/ Home & Energy

No gas for three weeks? No problem…

A gas hob ring turned on

Gas. It’s an underrated three-letter word that perhaps I’d overlooked. That is until I was told my gas was going to be turned off for the next fortnight. I’ve been offered compensation, but is it enough?

To give you some background, I live in a block of flats (a period conversion if you’re interested). And a couple of evenings ago one of my neighbours smelt gas, which turned out to be the result of a gas leak.

As the National Grid considers this a gas emergency; its engineers came along and turned off the juice. They arrived with fan heaters and electric hobs for every flat in the building and assured us they were investigating the leak.

Going without gas

I thought it would be a temporary problem. But alas, our building is filled with asbestos, and so a full survey is required before any work can continue. This means we’re to be without a gas supply for two, maybe three weeks.

‘Surely I can’t be without hot water for three whole weeks?’ I thought. But it seems I can.

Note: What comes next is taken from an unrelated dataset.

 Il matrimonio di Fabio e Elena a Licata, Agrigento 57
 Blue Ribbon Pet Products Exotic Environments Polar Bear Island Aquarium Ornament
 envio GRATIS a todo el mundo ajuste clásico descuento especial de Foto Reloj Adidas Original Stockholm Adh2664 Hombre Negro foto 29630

The Gas Act states that your Gas Transporter (GT), in my case National Grid, must supply heating and cooking alternatives. As I have a kettle and cooking facilities to boil hot water, it’s not considered essential to provide an alternative source. It’s a bit of a pain to be honest.

However, Ofgem does say my GT should reconnect the gas within 24 hours. But of course, the asbestos problem means it can’t.

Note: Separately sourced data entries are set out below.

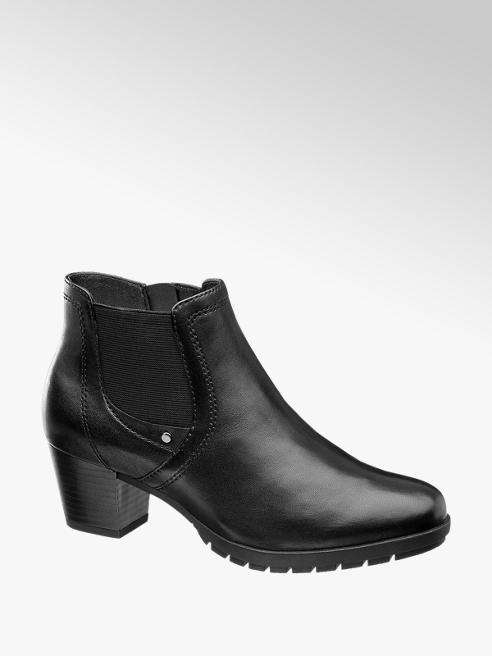 Medicus Komfortná členková obuv Chelsea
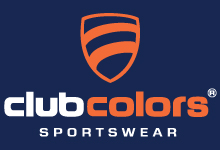 Club Colors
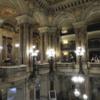 【パリ旅行】オペラ座・ガルニエ宮、その豪華な内部を見学する!そしてフランスワールドカップ制覇の瞬間をフランスで。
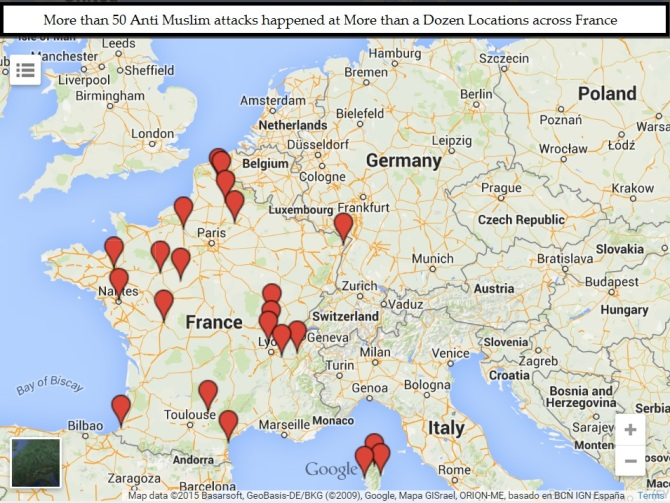 More than 50 Anti Muslim attacks at more than 2 Dozen Locations across France
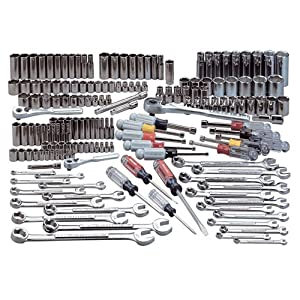 Craftsman 9-33870 170 Piece 6-Point Master Mechanic's Tool Set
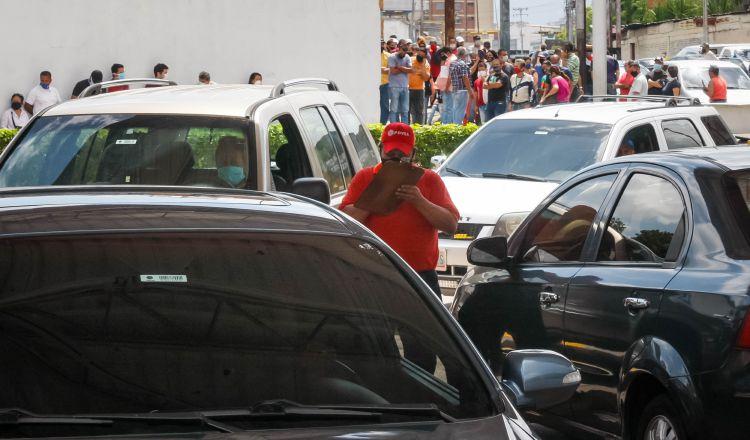 Se desploma la producción de vehículos en Brasil por COVID -19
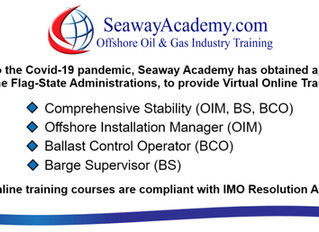 """Seaway Academy to provide """"Virtual Online Training"""" for the following courses: Comprehensi"""
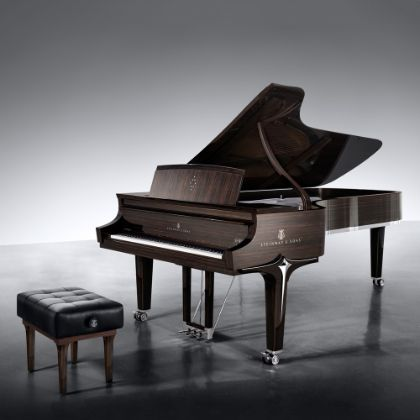 /magnoliaAuthor/steinway.com-japan/news/press-releases/BlackDiamond
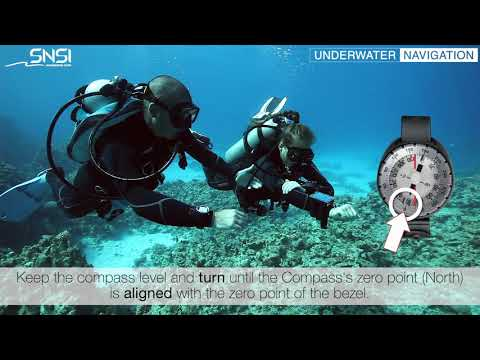 SNSI Underwater Navigation - English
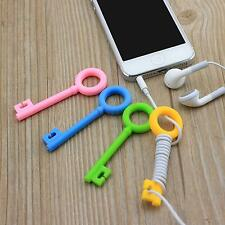 10x Key Bone Earbud Cable Wire Cord Organizers Holders Winders For Earphone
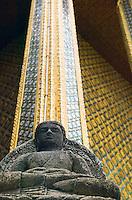 Stone Buddha Wat Phra Kaew near Royal Grand Palace Bangkok Thailand&#xA;<br />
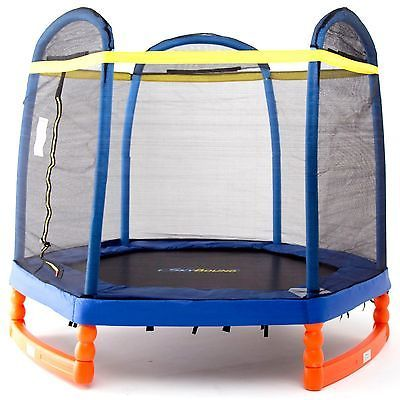 SkyBound Super7 7ft Indoor/Outdoor Trampoline with Safety Enclosure Net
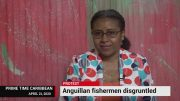 DISGRUNTLED ANGUILLIAN FISHERMEN PROTEST 5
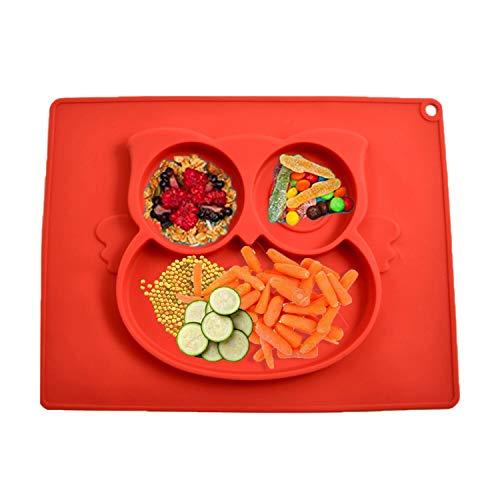 BeFloral, piatto in silicone bambini, ventosa anti sventolamento, piatto con tovaglietta, prima pappa, prima infanzia, tre scomparti, sicuro in lavastoviglie microonde.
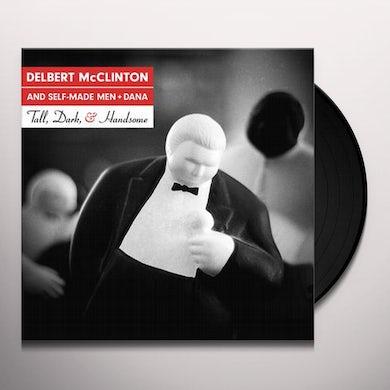 TALL DARK & HANDSOME Vinyl Record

In this case, National Grid has offered to pay compensation. For a domestic user, like me, this is £30 for every 24 hours the gas is off. This payment goes to my energy supplier when the gas is reconnected, which then passes it on to me.

Compensation vs convenience

So for the next three weeks I will be boiling plenty of kettles, embracing the gym (and its showers) and the kindness of friends (who still have magical gas in plentiful supply).

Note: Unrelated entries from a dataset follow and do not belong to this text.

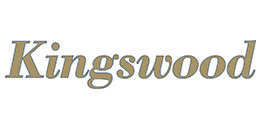 Kingswood Property & Financial Services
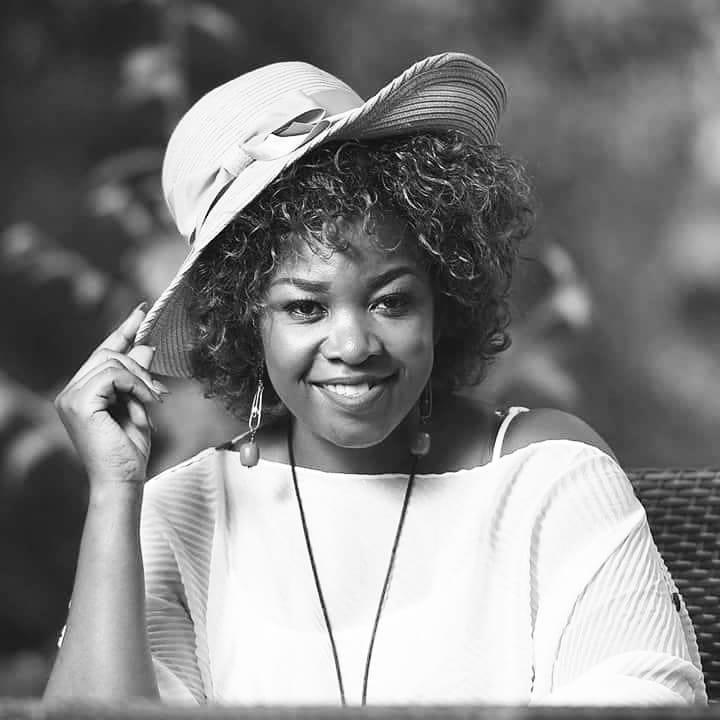 Gloria Muliro – Narudisha (Mp3 Download + Lyrics)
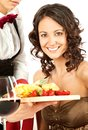 Beautiful female restaurant Royalty Free Stock Photos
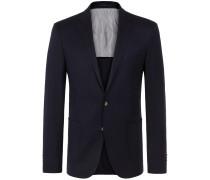 Shirt Jacket Sakko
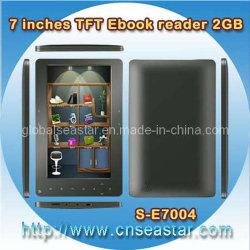 7 van Rockchip TFT duim van het Geheugen van de Lezer Ebook 2GB (s-E7004)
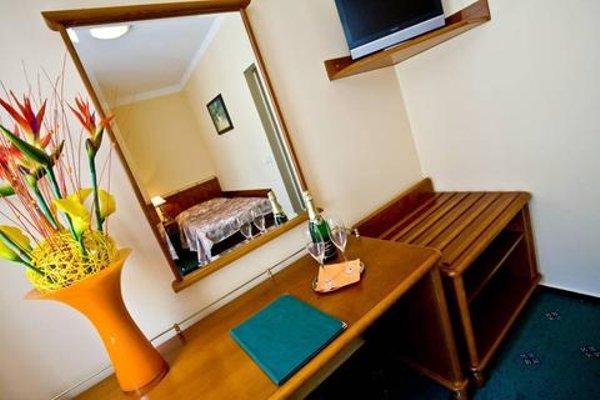 Hotel Melantrich - 5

I’m pleased I’ll be compensated for the inconvenience, but do you think £30 a day is enough? Have you ever had your gas cut off, and were you compensated accordingly?

Comments
Guest
Ian says:
11 March 2016

Our gas was off for about 8 hours whilst a new mains was connected two weeks back. We had to use electric room heaters (supplied by Northern Gas Networks) and the immersion heater. Are we entitled to any compensation?

Guest

How much do you think you are entitled to?

Guest

My elderly house bound Mother and I have been left without Gas for over three months now.
We were told that there was a leak and it needs to be repaired.

Nothing since, at the time we were given a single electric hot plate, to cook for an extended family of ten people whom visit most weekends, we usually use our large gas cooker.

We used to cook fresh nearly every day and it has been a nightmare, buying processed food, ordering take away and eating so many fried eggs.

Now the single electric plate has stopped working for the last week and a half, I have ordered two new ones online.

We have sent numerous emails to Cadent the company responsible and are constantly given different excuses. In the mean time nothing is being done.

Any suggestions would be gratefully appreciated.

Thank You.

Guest
Panos says:
29 January 2018

In my block of flats (80) apparently (because Cadent and CityWest Homes do not disclose the cause) there was a gas leak, the supply on the riser was cut off and all the vertical column of flats were without gas for 5 months! June to November! Yes in 2017, in central London…
They have already paid £1000 (£30 per day up to a max of £1000). It is a good level of compensation for 1 month without gas but not for five months especially since we had to incur expenses for power showers (in the end when we lost hope) and electrical heaters, let alone the unknown electricity consumption. The reason it took so long is because they needed planning permission to install external gas pipes as the building is listed. Needless to say that was a huge mess.
Does anybody know what exactly is this compensation intended for? Why is it limited to £1000 according to Cadent?
The distress, time and costs incurred adding up way above the £1000 they paid…
I wonder if a judge would decide on longer compensation as the length of time was unreasonably too long.

Guest

Hi Panos, I’m sorry to hear of the troubles you’ve been having. Unfortunately, we don’t have any advice on this but if you wanted to receive tailored legal advice you can call Which? Legal on 01992 822 828.

Guest

I would suggest the landlord or freeholder of the apartment block has some responsibility – notwithstanding the need for planning consent for new gas mains – to provide alternative cooking, heating and hot water facilities and to reimburse the excess costs of using electricity instead of gas. Your local Citizens Advice bureau might be able to help as they could already be aware of the same problem with other residents.